Характерно, что описывая квазинаучную методологию, Т. Сайдер специально подчёркивают её отличие от методологии концептуального анализа и пишет буквально следующее: «современные онтологи не являются концептуальными аналитиками» [170] . Данное замечание представляется довольно примечательным, поскольку, если его принять, вообще-то ставит под вопрос возможность самостоятельного логико-теоретического анализа времени a priori в силу того, что предполагает его зависимость от эмпирических критериев оценки истинности суждений, и, следовательно, саму возможность существования метафизического понимания времени в качестве отличного от того, которое предлагается в философии науки. Но даже в том случае, если имплицитно считать, что эмпирические критерии здесь не играют определяющей роли хотя бы потому, что вопрос о соотношении эмпирического и метафизического в современной философии науки остаётся открытым, и, следовательно, квазинаучная методология вовсе не идентична верификационистской методологии [171] , какое-то минимальное различие между наукой и философией всё-равно должно сохраняться, и обычно в качестве критерия, специфичного только для науки принимается минимальный эмпирицизм. Поэтому, если квазинаучный метод предполагает обращение к данным науки в качестве одного из критериев, определяющих выбор подходящей онтологической гипотезы о том, что существует, а именно это и роднит его с куайновским натурализмом, то в этом случае ни о какой аргументации a priori в чистом виде идти не может, и это означает, что в рамках аналитической метафизике мы встречаемся с типом методологии исследования времени, который в некотором роде оказывается сходным с тем, что имеет место в рамках диалектико-материалистической традиции.
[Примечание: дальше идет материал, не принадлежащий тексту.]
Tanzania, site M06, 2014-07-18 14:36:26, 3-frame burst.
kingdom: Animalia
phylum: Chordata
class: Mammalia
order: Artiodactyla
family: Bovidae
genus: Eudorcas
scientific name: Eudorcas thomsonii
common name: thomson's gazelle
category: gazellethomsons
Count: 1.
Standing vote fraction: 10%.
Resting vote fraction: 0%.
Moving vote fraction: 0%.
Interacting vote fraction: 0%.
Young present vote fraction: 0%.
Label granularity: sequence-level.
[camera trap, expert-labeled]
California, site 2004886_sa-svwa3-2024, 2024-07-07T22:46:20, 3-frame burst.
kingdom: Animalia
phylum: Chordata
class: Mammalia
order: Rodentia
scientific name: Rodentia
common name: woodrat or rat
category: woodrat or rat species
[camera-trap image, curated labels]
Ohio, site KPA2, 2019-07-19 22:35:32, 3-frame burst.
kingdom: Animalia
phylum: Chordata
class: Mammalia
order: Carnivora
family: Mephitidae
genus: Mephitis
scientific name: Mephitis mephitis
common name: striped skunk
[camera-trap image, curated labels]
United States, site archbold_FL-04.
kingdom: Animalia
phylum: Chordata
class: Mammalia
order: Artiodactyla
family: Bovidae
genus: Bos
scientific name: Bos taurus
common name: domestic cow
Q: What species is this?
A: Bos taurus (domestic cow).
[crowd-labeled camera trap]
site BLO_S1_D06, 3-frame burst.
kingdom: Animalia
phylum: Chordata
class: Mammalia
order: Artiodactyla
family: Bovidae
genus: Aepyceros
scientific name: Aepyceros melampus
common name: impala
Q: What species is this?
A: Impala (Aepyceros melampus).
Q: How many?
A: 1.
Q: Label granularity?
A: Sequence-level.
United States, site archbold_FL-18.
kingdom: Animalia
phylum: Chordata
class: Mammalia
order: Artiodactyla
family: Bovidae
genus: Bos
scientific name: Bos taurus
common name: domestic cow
В любом случае, следует обратить внимание, что обращение к квазинаучному методу делает актуальным для аналитической метафизики времени исследование вопроса о соотношении знаний о времени, которые могут быть получены a priori, с теми, которые могут быть получены в рамках научных исследований времени.
170
Ibid.
171
Поскольку, объясняет Сайдер, согласно верификационизму «теории считаются одинаковыми, если они эмпирически эквивалентны, но в таком случае нам не избежать вопроса о том, каково действительное соотношение между объективным миром и концептуальной структурой теории» (Ibid., p. 417).